■ **TAREFA PROPOSTA 1**:
Responda com base no texto sobre ferro no cérebro e gagueira:
(a) Quantos adultos com gagueira participaram do estudo?
(b) Quais estruturas da alça ganham destaque por participarem da automatização de movimentos?
(c) As maiores concentrações de ferro se correlacionaram com a gravidade da gagueira medida pelo SSI?
■ **TAREFA PROPOSTA 2**: Extraia do texto sobre ferro no cérebro e gagueira o trecho que vai de "As maiores concentrações" até "sua gravidade [2].", incluindo essas palavras.

■ **TEXTO ORIGINAL**:
#####

Um grupo de pesquisa da Grã-Bretanha, liderado pela neurocientista Kate Watkins, acaba de publicar um estudo que sugere maiores concentrações de ferro não-heme no cérebro de adultos com gagueira persistente [1].
A gagueira é relacionada à disfunção na alça córtico-estriado-tálamo-cortical esquerda (veja aqui). Nesta alça, os núcleos da base ganham destaque, porque participam ativamente do processo de automatização de movimentos, incluindo os movimentos de fala (veja aqui). Uma das propriedades dos núcleos da base é apresentar grandes concentrações de ferro [1]. Baixas concentrações de ferro durante o desenvolvimento são consideradas prejudiciais ao neurodesenvolvimento [1]. Por outro lado, maiores concentrações de ferro são esperadas ao longo do processo de envelhecimento e grandes concentrações de ferro são típicas de certas doenças neurológicas, como o Parkinson [1].
No artigo publicado por Kate Watkins e colaboradores [1], foi realizado imageamento do tecido cerebral por ressonância magnética, com protocolos específicos para análise da quantidade de mielina na substância branca e na cinzenta e da quantidade de ferro na substância cinzenta. Participaram do estudo 41 adultos com gagueira e 32 adultos sem gagueira pareados por sexo e idade, ambos grupos com idade média de cerca de 30 anos. A gagueira foi avaliada de forma objetiva, com pontuação média no protocolo SSI variando entre 16 e 40. As imagens de ressonância magnética foram obtidas com os participantes em repouso, sem realizar tarefas de fala.
Os resultados sugeriram maiores concentrações de ferro no grupo com gagueira em relação ao sem gagueira nas seguintes regiões do hemisfério esquerdo (geralmente o dominante para a linguagem):
- Putâmen
- Sulco frontal superior
- Parte opercular do giro frontal inferior (área de Broca)
- Porção posterior do sulco frontal inferior
- Córtex opercular frontal e ínsula anterior
- Porção relativa à língua no giro pré-central
- Plano temporal (área de Wernicke)
- Lóbulo parietal superior
É importante frisar que o protocolo que analisou a presença de ferro no tecido cerebral é sensível apenas para ferro não-heme, ou seja, o ferro que está presente no tecido cerebral em si e não no sangue [1]. Por isso, os resultados não podem ser interpretados como maior fluxo sanguíneo para as regiões cerebrais citadas anteriores. Além disso, os resultados encontrados não se devem a diferenças morfométricas no grupo com gagueira, tendo em vista que a análise morfométrica não indicou diferenças regionais no volume de substância cinzenta no grupo com gagueira em relação ao sem gagueira [1].
As maiores concentrações de ferro não se correlacionaram com a gravidade da gagueira, tal qual medida pelo SSI. Este achado sugere que a alta concentração de ferro seja um marcador da gagueira em si, independentemente de sua gravidade [2].

#####

(Dados coletados)
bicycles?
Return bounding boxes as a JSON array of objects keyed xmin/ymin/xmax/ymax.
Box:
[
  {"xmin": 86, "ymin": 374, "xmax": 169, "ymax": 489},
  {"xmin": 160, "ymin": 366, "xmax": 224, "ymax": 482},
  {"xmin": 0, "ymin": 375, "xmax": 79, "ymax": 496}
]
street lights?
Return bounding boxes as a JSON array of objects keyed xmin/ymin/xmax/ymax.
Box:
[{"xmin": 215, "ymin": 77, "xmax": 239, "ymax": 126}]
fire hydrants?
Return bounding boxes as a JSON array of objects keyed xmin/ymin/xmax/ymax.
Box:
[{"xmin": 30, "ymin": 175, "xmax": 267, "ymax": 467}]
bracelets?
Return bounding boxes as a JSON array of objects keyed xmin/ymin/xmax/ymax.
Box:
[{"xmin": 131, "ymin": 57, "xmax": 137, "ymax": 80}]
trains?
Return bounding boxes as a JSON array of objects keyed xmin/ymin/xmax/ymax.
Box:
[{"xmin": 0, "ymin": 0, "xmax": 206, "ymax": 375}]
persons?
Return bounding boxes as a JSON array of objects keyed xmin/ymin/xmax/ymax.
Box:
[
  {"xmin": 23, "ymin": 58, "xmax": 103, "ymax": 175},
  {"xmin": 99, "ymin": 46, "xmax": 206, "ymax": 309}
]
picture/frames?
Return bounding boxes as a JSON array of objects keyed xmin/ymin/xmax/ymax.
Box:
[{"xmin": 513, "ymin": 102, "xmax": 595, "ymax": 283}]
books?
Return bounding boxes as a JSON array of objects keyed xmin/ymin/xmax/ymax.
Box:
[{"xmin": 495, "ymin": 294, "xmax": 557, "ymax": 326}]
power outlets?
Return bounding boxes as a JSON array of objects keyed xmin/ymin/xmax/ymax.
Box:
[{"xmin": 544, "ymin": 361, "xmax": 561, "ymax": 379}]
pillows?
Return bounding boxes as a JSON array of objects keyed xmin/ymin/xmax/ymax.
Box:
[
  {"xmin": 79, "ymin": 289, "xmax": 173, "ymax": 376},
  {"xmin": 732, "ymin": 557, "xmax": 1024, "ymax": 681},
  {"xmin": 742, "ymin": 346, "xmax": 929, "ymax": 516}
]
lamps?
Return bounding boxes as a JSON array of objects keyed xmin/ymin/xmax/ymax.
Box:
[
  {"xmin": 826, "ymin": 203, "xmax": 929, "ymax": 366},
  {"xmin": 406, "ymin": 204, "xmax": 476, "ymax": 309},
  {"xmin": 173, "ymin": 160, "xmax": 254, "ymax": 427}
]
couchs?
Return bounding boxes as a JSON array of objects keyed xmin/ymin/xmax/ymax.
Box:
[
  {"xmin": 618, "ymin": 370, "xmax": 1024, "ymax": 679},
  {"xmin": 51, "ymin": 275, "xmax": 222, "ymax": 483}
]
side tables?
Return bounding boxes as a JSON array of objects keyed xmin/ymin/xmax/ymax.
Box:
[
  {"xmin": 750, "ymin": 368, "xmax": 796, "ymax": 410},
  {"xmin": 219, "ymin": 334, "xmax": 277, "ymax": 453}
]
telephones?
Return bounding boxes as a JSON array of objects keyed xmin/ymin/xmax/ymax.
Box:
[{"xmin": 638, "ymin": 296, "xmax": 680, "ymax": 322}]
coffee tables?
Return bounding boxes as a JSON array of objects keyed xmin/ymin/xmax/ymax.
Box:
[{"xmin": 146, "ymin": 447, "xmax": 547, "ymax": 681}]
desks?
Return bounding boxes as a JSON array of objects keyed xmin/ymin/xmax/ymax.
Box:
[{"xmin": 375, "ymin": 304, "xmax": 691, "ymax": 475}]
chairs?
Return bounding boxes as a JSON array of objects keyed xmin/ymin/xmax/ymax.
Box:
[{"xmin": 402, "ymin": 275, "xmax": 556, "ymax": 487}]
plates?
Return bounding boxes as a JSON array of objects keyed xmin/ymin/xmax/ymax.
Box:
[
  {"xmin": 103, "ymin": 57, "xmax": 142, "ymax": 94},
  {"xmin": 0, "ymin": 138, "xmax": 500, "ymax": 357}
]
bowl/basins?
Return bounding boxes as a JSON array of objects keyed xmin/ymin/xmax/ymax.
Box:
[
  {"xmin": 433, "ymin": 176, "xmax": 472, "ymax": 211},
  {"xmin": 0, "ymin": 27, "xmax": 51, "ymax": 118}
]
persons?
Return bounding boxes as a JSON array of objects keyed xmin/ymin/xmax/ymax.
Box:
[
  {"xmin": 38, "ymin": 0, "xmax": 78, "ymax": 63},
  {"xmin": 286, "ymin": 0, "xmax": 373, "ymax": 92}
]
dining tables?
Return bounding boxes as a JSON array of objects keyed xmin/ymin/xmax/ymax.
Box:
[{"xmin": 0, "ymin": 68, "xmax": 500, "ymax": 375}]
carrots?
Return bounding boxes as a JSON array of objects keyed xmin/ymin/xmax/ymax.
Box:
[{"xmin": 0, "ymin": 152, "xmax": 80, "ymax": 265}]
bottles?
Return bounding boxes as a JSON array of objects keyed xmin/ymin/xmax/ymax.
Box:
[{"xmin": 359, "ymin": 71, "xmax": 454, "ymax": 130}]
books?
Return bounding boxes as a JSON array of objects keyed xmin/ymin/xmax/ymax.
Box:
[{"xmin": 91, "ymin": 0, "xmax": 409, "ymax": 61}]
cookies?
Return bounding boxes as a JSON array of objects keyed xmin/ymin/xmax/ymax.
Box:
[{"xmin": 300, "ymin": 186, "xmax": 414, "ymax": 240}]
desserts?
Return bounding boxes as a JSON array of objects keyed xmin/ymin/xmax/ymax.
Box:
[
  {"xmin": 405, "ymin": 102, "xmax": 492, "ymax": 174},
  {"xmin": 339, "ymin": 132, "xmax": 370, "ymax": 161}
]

#####

■ **RESOLUÇÃO 1**:
(a) 41 adultos.
(b) Os núcleos da base.
(c) Não.

■ **RESOLUÇÃO 2**:
As maiores concentrações de ferro não se correlacionaram com a gravidade da gagueira, tal qual medida pelo SSI. Este achado sugere que a alta concentração de ferro seja um marcador da gagueira em si, independentemente de sua gravidade [2].